> Texte à lire
══════════

Le Konnakol 1 est une discipline issue de la pratique musicale traditionnelle de l’Inde du Sud. Comme une forme de solfège rythmique vocal, il est pratiqué non seulement par les apprentis musiciens, très tôt dans leur formation, pour être ensuite transposé sur les différents instruments sur lesquels ils décident de se spécialiser, mais il est également connus de tous, ce qui permet aux publics de profiter d’autant plus des performances de leurs idoles musicales.
Cette discipline se subdivise en réalité en deux pratiques:
- Le Tala qui est une chorégraphie des mains. Il s’agit de cycles de battements de mains et de doigts qui matérialisent à la fois la pulsation et la métrique. Il y a $7$ Tala-s de base, dont les éléments constitutifs offrent des options qui génèrent des centaines de variations,
- Le Konnakol proprement dit, qui est un système rythmique phonétique s’appuyant sur un jeu de phrases de longueurs consécutives.
Voici ici les $10$ premières de ces phrases 2:
| Durée | Syllabes |
| 1 | Ta |
| 2 | Ta Ka |
| 3 | Ta Ki Ta |
| 4 | Ta Ka Di Mi / Ta Ka Dju Na |
| 5 | Ta Di Ghe Na Tom |
| 6 | Ta Ka Ta Ka Dju Na (2+4) |
| 7 | Ta Ki Ta Ta Ka Dju Na (3+4) |
| 8 | Ta Ka Di Mi Ta Ka Dju Na |
| 9 | Ta Ka Di Mi Ta Ka Ta Ki Ta (4+2+3) |
| 10 | Ta Ka Ta Ki Ta Ta Di Ghe Na Tom (2+3+5) |
Nous n’allons nous intéresser ici qu’à un unique Tala, le Chatusra Jaati TriputaTala, également appelé Adi Tala, qui a l’avantage d’être simple et superposable avec la métrique la plus courante de la musique occidentale. Il est composé constitué d’un Lagu ($4$ battements), suivi de deux Drutam-s ($2\times 2$ battements). Le Lagu est un Chatusra Jaati, c’est à dire constitué d’un « frappé » suivi de trois « comptés » (dans l’ordre auriculaire – annulaire – majeur), tandis que le Drutam est une figure imposée constituée d’un « frappé » suivi d’une « vague ».

══════════

> Questions de lecture
a) Pour chaque affirmation, dites par oui ou par non si elle concorde avec le texte sur le Konnakol, et citez les mots du texte qui permettent de trancher.
(i) Le Konnakol est issu de la pratique musicale traditionnelle de l'Inde du Nord.
(ii) Adi Tala est un autre nom du Chatusra Jaati TriputaTala.
(iii) Le Drutam se compose d'un « frappé » suivi d'une « vague ».
b) Extrayez du texte sur le Konnakol le passage qui commence par « Le Konnakol 1 » et se poursuit jusqu'à « leurs idoles musicales. ».

> Extrait de données
══════════

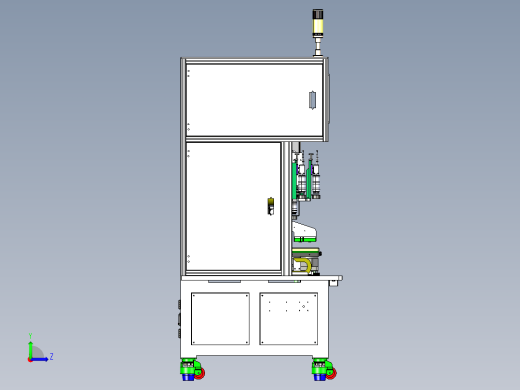 电池组装装配机左视缩略图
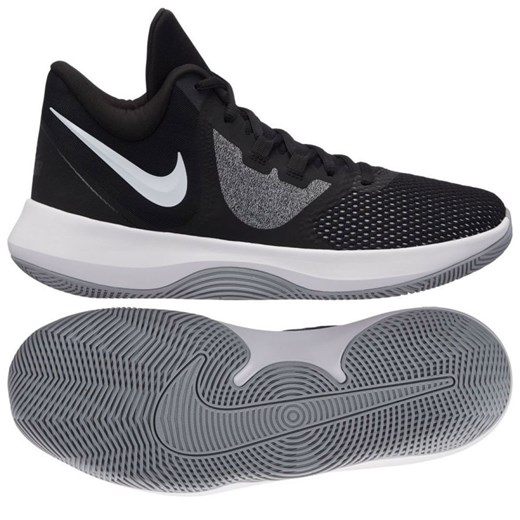 Buty Nike sportowe męskie czarne wiązane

══════════

> Réponses par question
a)
(i) Non : « issue de la pratique musicale traditionnelle de l’Inde du Sud »
(ii) Oui : « le Chatusra Jaati TriputaTala, également appelé Adi Tala »
(iii) Oui : « le Drutam est une figure imposée constituée d’un « frappé » suivi d’une « vague » »

b)
Le Konnakol 1 est une discipline issue de la pratique musicale traditionnelle de l’Inde du Sud. Comme une forme de solfège rythmique vocal, il est pratiqué non seulement par les apprentis musiciens, très tôt dans leur formation, pour être ensuite transposé sur les différents instruments sur lesquels ils décident de se spécialiser, mais il est également connus de tous, ce qui permet aux publics de profiter d’autant plus des performances de leurs idoles musicales.